Seeing My Future: Predicting Situated Interaction Behavior in Virtual Reality
Yuan Xu, Zimu Zhang, Xiaoxuan Ma, Wentao Zhu, Yu Qiao, Yizhou Wang
TL;DR
This work tackles proactive prediction of situated user behavior in VR/AR by leveraging cognition-inspired reasoning. It introduces a hierarchical, intention-aware framework that first identifies likely interaction targets and then predicts detailed gaze, head/hand trajectories, and object interactions, guided by a context-aware dynamic Graph Convolutional Network.
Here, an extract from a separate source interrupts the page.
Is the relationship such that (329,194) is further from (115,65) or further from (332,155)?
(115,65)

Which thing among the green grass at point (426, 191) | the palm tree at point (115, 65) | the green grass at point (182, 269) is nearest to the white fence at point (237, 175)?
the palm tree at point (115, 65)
Key contributions include a frequency-domain observation encoder, a cognition-aligned hierarchical decoder, and a dynamic weight mechanism that adapts human–environment relationships in real time. Extensive evaluation on real VR data and the ADT dataset demonstrates improved accuracy and robustness, enabling proactive VR systems that anticipate user actions and adapt environments accordingly. The approach has practical implications for personalized VR experiences and intelligent assistive capabilities in immersive settings.
Abstract
Virtual and augmented reality systems increasingly demand intelligent adaptation to user behaviors for enhanced interaction experiences. Achieving this requires accurately understanding human intentions and predicting future situated behaviors - such as gaze direction and object interactions - which is vital for creating responsive VR/AR environments and applications like personalized assistants. However, accurate behavioral prediction demands modeling the underlying cognitive processes that drive human-environment interactions. In this work, we introduce a hierarchical, intention-aware framework that models human intentions and predicts detailed situated behaviors by leveraging cognitive mechanisms. Given historical human dynamics and the observation of scene contexts, our framework first identifies potential interaction targets and forecasts fine-grained future behaviors. We propose a dynamic Graph Convolutional Network (GCN) to effectively capture human-environment relationships. Extensive experiments on challenging real-world benchmarks and live VR environment demonstrate the effectiveness of our approach, achieving superior performance across all metrics and enabling practical applications for proactive VR systems that anticipate user behaviors and adapt virtual environments accordingly.